Quels sont vos projets pour la suite ?
G.M. - Je vais continuer à jouer dans mon groupe de rock The Frantic Rollers. C’est un étonnement, nous jouons toujours ! Le rock, c’est ce qui m’a permis de faire venir Paul Mac Cartney et Andy Summers, le guitariste de Police. Ils sont liés à moi non pas par la photo, mais par la musique. Le rock que je pratique est générationnel, celui des années 50. Nous avons encore de l’énergie pour nous produire sur scène et le public adhère. Par ailleurs, j’écris un livre sur la photographie allemande, qui est méconnue alors que je suis spécialisé dans la photographie américaine. La photographie allemande a été aussi importante que la photographie américaine.
Gisèle Freund, une écriture du regard, jusqu’au 9 février
"Cette exposition reflète très bien ce qu’est le Pavillon Populaire. Simone Freund est surtout connue en tant que sociologue, mais rarement comme photographe. Pour Gisèle Freund, la photographie était un phénomène social important. C’est la dernière exposition que j’ai voulue présenter. J’ai pensé que c’était pour le Pavillon Politique un bel hommage à l’engagement politique."
Un parcours exceptionnel de photographies
Gilles Mora, né en 1945 à Vélines (Dordogne), est un historien et un critique de la photographie, spécialiste de la photographie américaine du XXe siècle.
Il est l'auteur du Manifeste photobiographique. Également photographe, il a publié en 2016 un livre Antebellum (Éditions Lamaindonne et University Press of Texas) à propos du Sud-Est des États-Unis.
- En 1981, il fonde Les Cahiers de la photographie aux éditions Contrejour avec Claude Nori, Bernard Plossu, Jean-Claude Lemagny, Arnaud Claass et Denis Roche.
- En 1985, il lance le FRAC (Fonds régional d’art contemporain) à Bordeaux. L’année suivante, François Mitterrand fait appel à lui pour un partenariat entre la France et Atlanta.
- En 1989, Jack Lang le sollicite pour organiser des expositions de photos françaises aux États-Unis pour le 150e anniversaire de l’invention de la photo et le bicentenaire de la Révolution.
- En 1991, il est nommé directeur de collection au Seuil. Sur l'invitation de Bernard Millet, il est directeur artistique des Rencontres internationales de la photographie d'Arles de 1999 à 2001.

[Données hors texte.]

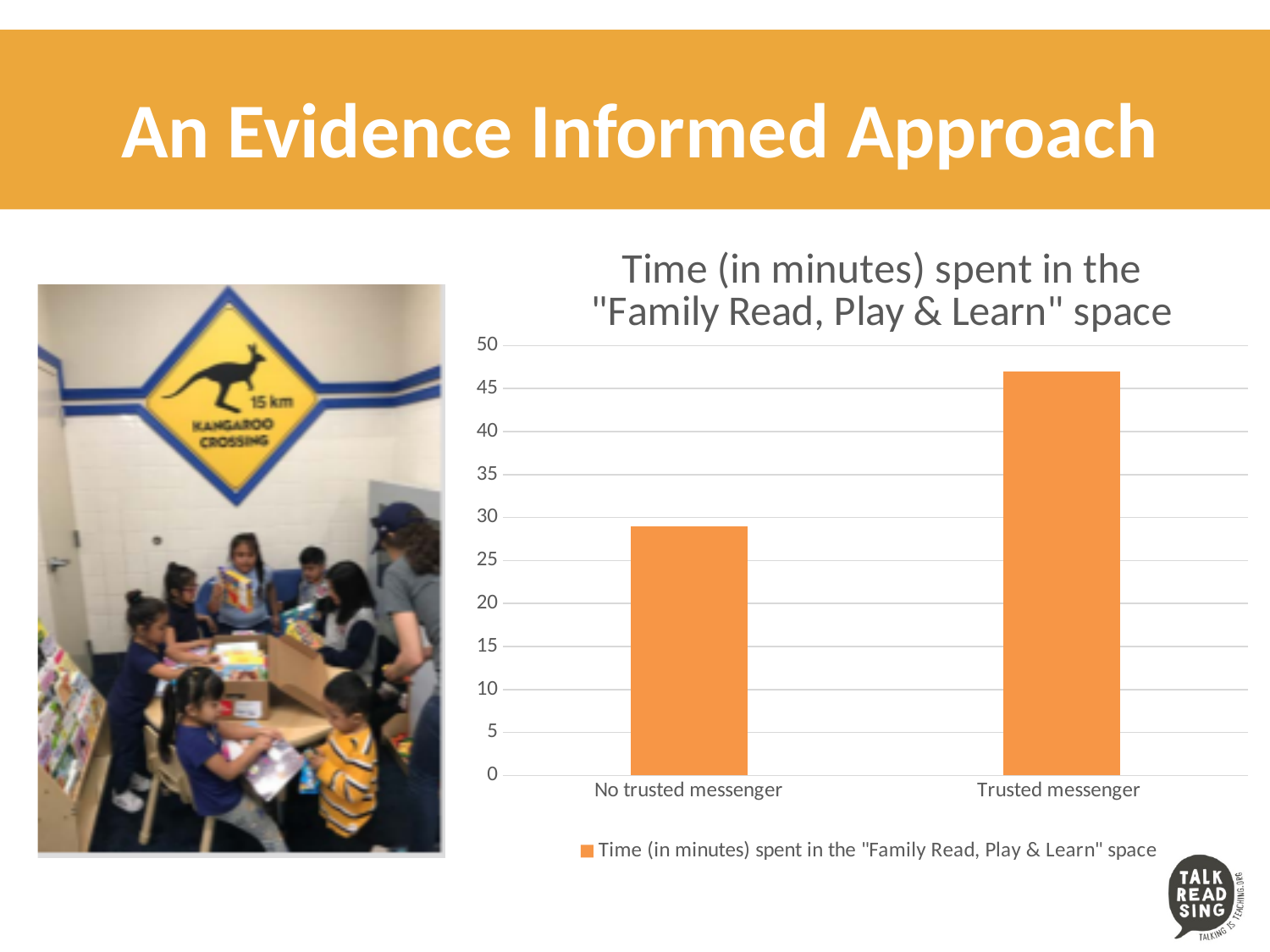
Which category has the highest value in the chart? Trusted messenger What is the title of the chart? Time (in minutes) spent in the "Family Read, Play & Learn" space Is the value for No trusted messenger greater or less than 25? greater How many series does the chart's legend list? 1 What kind of chart is shown on the slide? bar chart Is the value for Trusted messenger greater or less than 45? greater Is the value for Trusted messenger greater or less than 50? less How many categories are shown on the x axis of the chart? 2 Which is larger: the value for Trusted messenger or the value for No trusted messenger? Trusted messenger What is the maximum value shown on the chart's vertical axis? 50 Which category has the lowest value in the chart? No trusted messenger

- En 1993, il fonde la collection L'Œuvre photographique aux éditions du Seuil. Il a dirigé, et publié dans cette collection, des monographies sur Walker Evans, Edward Weston, Charles Sheeler et Eugene W. Smith.
- En 2007, il a obtenu le prix Nadar pour son ouvrage La Photographie américaine, 1958-1981.
Gilles Mora est par ailleurs chanteur, guitariste et anime le groupe de rock des Frantic Rollers, l'un des plus anciens groupes français encore en activité.